Reward Simplicity: The reward function avoids format-based constraints and focuses solely on extracted answer correctness, preventing reward hacking and overthinking/collapse in early RL stages (Zeng et al., 24 Mar 2025, Hu et al., 31 Mar 2025).
No KL Regularization: Omitting KL terms removes the need for reference policy lookups and eliminates additional hyperparameters, further reducing computation and memory requirements.
Difficulty-Aligned Curriculum: Problems are bucketed into difficulty (easy, medium, hard), aligning with model capability and preventing under- or over-exploration collapse (Zeng et al., 24 Mar 2025).
Efficient Critic: A learned critic, rather than group-normalized empirical rewards, supports robust and high-resolution advantage estimation that improves both exploration and update stability.

5. Emergence of Cognitive Reasoning Behavior

Open-Reasoner-Zero models naturally exhibit the emergence of higher-order cognitive behaviors—such as verification (“aha moments”), backtracking, subgoal setting, and enumeration—through purely reward-driven exploration without explicit behavior supervision (Zeng et al., 24 Mar 2025). This is evident not only in large Qwen2.5-based models but also in other families (e.g., Llama, DeepSeek-Math), with reflective reasoning first observed in smaller, non-Qwen models in controlled experiments.

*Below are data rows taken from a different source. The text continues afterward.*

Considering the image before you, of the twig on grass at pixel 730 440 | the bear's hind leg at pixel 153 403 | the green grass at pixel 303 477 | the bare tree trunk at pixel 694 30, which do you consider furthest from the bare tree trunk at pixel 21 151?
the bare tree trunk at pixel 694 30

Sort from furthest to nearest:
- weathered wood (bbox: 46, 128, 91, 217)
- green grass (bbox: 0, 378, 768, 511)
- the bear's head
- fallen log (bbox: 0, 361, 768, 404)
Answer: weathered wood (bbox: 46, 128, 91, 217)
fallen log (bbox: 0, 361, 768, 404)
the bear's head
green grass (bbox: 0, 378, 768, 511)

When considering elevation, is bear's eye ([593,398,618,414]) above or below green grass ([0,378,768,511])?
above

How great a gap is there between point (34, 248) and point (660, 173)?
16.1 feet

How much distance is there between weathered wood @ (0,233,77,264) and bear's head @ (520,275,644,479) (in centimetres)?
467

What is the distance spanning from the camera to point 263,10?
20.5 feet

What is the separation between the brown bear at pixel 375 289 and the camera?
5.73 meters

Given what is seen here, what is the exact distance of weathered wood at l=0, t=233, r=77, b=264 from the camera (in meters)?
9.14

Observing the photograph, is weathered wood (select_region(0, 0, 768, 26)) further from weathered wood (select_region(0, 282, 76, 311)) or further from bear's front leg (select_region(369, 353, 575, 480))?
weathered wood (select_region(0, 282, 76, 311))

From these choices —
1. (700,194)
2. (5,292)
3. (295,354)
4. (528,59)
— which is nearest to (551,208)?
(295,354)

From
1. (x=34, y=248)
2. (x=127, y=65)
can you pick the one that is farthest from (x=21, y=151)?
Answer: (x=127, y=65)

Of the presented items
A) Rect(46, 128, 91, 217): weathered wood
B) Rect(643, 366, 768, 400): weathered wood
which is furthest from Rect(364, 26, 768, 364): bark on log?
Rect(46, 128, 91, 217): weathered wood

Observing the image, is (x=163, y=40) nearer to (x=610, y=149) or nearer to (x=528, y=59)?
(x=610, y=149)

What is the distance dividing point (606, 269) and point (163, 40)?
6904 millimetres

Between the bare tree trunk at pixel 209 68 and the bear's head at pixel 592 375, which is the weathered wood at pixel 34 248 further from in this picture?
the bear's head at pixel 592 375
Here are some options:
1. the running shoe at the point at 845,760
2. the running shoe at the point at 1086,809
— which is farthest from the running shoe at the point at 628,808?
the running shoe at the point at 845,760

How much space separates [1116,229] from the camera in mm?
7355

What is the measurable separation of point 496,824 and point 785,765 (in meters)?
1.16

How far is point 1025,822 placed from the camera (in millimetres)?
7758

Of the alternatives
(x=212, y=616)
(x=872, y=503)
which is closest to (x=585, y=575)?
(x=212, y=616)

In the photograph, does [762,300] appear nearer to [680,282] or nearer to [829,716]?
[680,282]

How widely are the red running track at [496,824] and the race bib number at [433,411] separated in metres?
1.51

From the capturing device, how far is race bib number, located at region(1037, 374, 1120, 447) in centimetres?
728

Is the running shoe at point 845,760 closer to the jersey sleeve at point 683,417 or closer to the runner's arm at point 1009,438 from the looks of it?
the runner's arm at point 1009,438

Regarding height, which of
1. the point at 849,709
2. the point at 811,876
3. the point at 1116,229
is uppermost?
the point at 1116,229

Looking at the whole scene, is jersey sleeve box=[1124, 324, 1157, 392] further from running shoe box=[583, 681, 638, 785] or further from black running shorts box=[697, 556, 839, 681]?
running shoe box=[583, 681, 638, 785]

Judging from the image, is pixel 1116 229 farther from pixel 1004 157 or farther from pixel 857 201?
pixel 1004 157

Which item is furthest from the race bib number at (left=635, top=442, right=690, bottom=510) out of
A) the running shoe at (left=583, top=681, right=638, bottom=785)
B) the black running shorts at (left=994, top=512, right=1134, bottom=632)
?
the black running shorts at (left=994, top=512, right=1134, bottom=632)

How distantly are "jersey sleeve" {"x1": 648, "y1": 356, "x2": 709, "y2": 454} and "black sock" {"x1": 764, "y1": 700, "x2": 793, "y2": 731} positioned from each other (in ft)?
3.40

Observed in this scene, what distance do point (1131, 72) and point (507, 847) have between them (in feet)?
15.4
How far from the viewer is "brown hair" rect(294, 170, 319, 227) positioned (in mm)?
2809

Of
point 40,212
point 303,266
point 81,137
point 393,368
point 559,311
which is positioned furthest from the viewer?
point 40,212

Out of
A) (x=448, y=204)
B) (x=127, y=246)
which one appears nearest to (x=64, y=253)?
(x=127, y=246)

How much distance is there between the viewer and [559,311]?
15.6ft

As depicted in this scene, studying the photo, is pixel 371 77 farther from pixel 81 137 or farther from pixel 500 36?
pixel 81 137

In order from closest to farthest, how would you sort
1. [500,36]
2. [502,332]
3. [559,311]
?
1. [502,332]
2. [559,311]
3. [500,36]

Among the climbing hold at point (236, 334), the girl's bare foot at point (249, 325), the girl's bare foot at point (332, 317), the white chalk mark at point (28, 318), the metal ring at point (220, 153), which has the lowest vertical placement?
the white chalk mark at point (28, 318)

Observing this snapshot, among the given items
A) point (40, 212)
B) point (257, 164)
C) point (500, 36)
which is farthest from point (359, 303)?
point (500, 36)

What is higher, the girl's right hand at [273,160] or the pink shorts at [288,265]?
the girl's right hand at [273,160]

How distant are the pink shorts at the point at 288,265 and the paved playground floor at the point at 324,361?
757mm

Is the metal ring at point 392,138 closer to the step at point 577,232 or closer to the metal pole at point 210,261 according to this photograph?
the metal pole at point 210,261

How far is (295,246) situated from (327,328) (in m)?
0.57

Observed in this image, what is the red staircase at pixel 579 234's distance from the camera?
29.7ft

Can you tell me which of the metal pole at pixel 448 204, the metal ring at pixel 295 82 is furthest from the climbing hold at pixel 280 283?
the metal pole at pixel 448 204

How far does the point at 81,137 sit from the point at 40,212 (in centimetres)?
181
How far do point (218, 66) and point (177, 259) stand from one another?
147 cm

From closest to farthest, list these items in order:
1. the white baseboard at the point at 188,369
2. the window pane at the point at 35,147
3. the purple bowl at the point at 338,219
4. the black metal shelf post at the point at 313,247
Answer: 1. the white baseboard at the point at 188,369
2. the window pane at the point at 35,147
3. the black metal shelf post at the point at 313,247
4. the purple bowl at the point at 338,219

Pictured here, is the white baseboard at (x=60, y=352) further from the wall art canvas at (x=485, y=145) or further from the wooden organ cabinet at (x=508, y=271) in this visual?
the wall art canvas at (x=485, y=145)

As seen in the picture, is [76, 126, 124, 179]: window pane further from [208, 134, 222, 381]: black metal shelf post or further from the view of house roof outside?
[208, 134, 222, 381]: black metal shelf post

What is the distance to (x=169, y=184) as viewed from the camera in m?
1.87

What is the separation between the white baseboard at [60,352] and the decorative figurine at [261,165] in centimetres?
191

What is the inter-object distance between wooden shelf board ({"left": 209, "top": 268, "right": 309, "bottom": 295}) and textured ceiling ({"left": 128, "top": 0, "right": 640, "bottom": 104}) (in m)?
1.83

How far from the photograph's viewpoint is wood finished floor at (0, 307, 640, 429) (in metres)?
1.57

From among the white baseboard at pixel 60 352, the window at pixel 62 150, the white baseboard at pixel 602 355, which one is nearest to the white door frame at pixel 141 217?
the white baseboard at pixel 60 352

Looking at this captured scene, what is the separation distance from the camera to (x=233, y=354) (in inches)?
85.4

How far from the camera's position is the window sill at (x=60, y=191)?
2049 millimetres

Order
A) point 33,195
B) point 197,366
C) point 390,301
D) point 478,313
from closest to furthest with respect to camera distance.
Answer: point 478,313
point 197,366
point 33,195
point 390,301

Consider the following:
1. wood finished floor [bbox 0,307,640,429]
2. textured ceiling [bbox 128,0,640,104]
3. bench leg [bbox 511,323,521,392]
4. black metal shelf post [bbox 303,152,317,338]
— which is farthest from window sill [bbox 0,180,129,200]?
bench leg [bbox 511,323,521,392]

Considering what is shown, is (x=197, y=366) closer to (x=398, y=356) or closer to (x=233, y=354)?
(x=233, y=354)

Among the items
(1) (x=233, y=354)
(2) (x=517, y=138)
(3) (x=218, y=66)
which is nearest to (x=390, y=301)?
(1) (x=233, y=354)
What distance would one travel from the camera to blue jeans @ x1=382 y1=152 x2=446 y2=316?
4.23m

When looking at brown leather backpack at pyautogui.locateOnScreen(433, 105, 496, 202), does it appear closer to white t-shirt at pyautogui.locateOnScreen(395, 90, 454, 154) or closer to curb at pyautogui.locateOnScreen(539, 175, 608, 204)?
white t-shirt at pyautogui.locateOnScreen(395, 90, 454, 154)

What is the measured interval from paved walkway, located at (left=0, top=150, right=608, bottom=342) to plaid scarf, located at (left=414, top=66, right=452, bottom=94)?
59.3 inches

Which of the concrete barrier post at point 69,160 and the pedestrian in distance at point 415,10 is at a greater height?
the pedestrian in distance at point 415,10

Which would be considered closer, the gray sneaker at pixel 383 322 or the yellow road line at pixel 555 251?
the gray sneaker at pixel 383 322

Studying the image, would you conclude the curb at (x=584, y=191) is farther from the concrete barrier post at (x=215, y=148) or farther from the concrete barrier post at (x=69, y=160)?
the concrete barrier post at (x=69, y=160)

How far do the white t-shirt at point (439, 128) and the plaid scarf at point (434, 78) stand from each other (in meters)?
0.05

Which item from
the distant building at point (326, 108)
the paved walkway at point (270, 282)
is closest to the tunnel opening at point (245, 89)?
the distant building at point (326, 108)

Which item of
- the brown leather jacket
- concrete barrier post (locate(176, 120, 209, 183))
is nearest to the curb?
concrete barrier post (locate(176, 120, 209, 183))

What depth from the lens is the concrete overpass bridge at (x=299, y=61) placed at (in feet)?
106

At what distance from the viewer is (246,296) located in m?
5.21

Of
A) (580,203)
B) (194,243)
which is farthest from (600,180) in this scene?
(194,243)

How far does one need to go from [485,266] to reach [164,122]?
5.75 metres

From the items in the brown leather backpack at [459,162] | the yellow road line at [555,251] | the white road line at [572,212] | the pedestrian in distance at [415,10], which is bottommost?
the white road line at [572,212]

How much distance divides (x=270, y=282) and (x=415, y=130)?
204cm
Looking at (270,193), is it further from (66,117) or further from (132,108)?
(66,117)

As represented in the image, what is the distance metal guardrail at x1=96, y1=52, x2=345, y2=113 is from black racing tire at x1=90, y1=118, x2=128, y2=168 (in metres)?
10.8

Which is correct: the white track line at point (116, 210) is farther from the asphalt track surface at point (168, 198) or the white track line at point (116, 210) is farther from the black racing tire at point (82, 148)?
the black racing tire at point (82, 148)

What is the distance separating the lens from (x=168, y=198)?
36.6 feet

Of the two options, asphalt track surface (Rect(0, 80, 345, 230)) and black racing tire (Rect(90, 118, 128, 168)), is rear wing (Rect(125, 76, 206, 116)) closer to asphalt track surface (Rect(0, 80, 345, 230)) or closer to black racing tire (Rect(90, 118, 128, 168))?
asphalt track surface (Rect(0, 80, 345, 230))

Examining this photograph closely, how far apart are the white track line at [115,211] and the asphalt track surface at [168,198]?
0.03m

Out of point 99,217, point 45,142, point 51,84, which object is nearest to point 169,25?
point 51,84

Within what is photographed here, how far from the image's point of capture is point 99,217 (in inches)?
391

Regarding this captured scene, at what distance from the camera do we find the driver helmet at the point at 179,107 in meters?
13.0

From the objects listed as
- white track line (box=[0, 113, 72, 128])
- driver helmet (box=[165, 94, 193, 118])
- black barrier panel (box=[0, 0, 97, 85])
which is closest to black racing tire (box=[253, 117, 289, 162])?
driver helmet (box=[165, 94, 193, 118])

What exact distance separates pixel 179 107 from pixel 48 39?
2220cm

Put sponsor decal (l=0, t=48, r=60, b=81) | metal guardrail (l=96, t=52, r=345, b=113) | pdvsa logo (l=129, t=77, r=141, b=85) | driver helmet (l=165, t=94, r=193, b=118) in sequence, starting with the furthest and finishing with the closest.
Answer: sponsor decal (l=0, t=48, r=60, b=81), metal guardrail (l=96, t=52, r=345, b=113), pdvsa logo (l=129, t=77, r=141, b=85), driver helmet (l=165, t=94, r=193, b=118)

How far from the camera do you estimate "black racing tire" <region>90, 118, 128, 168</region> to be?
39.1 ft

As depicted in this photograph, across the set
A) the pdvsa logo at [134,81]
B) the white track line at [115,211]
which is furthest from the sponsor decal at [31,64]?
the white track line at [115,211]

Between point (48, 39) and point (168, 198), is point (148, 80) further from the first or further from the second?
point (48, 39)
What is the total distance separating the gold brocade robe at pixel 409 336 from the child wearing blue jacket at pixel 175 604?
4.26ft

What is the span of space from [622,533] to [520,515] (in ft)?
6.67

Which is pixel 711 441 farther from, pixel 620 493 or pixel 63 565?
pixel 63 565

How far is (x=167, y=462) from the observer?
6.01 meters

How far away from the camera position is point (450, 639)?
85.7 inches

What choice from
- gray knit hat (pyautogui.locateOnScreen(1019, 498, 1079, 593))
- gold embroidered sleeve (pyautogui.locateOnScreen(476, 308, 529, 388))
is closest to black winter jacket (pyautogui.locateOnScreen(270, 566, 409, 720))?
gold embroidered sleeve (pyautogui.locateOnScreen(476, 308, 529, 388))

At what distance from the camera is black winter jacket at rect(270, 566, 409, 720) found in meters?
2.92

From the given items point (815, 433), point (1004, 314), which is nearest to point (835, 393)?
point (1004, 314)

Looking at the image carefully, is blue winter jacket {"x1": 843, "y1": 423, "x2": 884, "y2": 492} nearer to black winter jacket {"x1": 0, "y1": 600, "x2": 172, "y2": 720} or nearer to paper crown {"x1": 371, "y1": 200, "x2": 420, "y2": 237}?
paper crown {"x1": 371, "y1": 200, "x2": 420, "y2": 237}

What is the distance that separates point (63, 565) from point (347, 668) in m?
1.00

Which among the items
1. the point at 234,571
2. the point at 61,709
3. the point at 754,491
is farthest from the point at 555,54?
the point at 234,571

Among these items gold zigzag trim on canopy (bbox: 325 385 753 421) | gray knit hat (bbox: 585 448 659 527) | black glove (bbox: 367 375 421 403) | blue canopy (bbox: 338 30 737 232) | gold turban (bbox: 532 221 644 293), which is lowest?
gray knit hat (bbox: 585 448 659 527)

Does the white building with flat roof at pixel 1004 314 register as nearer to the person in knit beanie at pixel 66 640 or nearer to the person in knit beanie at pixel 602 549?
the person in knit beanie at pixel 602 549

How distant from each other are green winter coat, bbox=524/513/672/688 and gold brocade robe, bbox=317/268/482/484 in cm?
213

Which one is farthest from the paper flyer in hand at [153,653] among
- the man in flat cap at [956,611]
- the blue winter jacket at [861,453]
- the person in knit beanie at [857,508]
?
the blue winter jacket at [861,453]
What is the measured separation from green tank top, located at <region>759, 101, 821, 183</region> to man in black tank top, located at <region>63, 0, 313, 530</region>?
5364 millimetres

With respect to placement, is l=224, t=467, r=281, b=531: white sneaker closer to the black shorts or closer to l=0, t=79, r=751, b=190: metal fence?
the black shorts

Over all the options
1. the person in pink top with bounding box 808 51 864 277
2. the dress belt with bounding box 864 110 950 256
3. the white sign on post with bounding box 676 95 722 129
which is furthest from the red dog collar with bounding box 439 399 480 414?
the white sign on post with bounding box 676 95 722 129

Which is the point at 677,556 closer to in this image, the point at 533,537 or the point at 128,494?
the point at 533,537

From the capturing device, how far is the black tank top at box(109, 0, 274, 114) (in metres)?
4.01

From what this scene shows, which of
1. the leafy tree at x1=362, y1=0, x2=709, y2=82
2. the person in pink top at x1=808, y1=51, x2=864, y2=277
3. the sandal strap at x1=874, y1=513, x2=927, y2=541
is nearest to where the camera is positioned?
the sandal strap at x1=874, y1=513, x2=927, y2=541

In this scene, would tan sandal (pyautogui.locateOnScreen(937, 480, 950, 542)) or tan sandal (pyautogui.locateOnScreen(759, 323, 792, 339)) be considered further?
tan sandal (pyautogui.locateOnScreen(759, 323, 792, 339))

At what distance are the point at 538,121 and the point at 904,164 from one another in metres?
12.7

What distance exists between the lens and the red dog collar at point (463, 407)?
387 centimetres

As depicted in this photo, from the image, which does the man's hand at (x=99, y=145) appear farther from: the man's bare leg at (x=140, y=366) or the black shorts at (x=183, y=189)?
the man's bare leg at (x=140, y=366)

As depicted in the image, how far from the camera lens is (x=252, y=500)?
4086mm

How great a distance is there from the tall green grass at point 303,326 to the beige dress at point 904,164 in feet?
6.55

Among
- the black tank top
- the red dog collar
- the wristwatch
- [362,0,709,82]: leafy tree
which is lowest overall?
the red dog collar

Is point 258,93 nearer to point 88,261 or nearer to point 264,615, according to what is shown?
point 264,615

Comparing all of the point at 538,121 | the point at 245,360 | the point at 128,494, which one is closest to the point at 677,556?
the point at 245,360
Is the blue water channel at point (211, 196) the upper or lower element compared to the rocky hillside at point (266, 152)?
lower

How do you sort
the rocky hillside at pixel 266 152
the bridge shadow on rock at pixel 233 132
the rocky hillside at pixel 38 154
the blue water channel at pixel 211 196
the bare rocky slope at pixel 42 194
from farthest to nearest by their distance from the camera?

The increase in chain-of-thought length and the qualitative shift to more rigorous self-checking and step-by-step solutions is a signature of this training paradigm.

6. Open Source Release and Reproducibility

Transparency and reproducibility are central to Open-Reasoner-Zero:

All code, configuration files, curated training data, and full model weights (across all sizes) are released in the public domain (e.g., GitHub, HuggingFace).
Analysis tools for cognitive behavior, detailed training logs, and reported benchmark scripts accompany the models, supporting robust community validation and extension (Hu et al., 31 Mar 2025).

This open-source commitment democratizes reasoning research, lowers the barrier for scaling up RL for reasoning, and ensures the approach can serve as a reliable baseline for future studies.

7. Comparative Context and Methodological Impact

Compared to contemporaneous methods:

DeepSeek-R1-Zero employs similar zero-RL but with Group Relative Policy Optimization (GRPO), which may have issues with repetitive response detection and value estimation granularity.
General-Reasoner (Ma et al., 20 May 2025) and ReasonBridge (Zhong et al., 28 Jun 2025) add more sophisticated verification or hierarchical distillation components, but Open-Reasoner-Zero demonstrates the sufficiency of minimalism for rapid and transparent scaling.
The approach stands in contrast to RLHF pipelines heavily reliant on reward model alignment, KL regularization, and extensive preference annotation.

Methodologically, Open-Reasoner-Zero represents a baseline for scaling reasoning in open LLMs with a minimal set of ingredients, prioritizing simplicity, interpretability, and accessibility over incremental regularization or reward augmentation.

In sum, Open-Reasoner-Zero establishes a scalable, open, and efficient RL-first recipe for enhancing reasoning-capable LLMs, demonstrating that a minimalist, binary-reward RL setup—coupled with effective critic estimation and open resource release—suffices to achieve performance on par with more complex, less accessible frameworks (Hu et al., 31 Mar 2025, Zeng et al., 24 Mar 2025).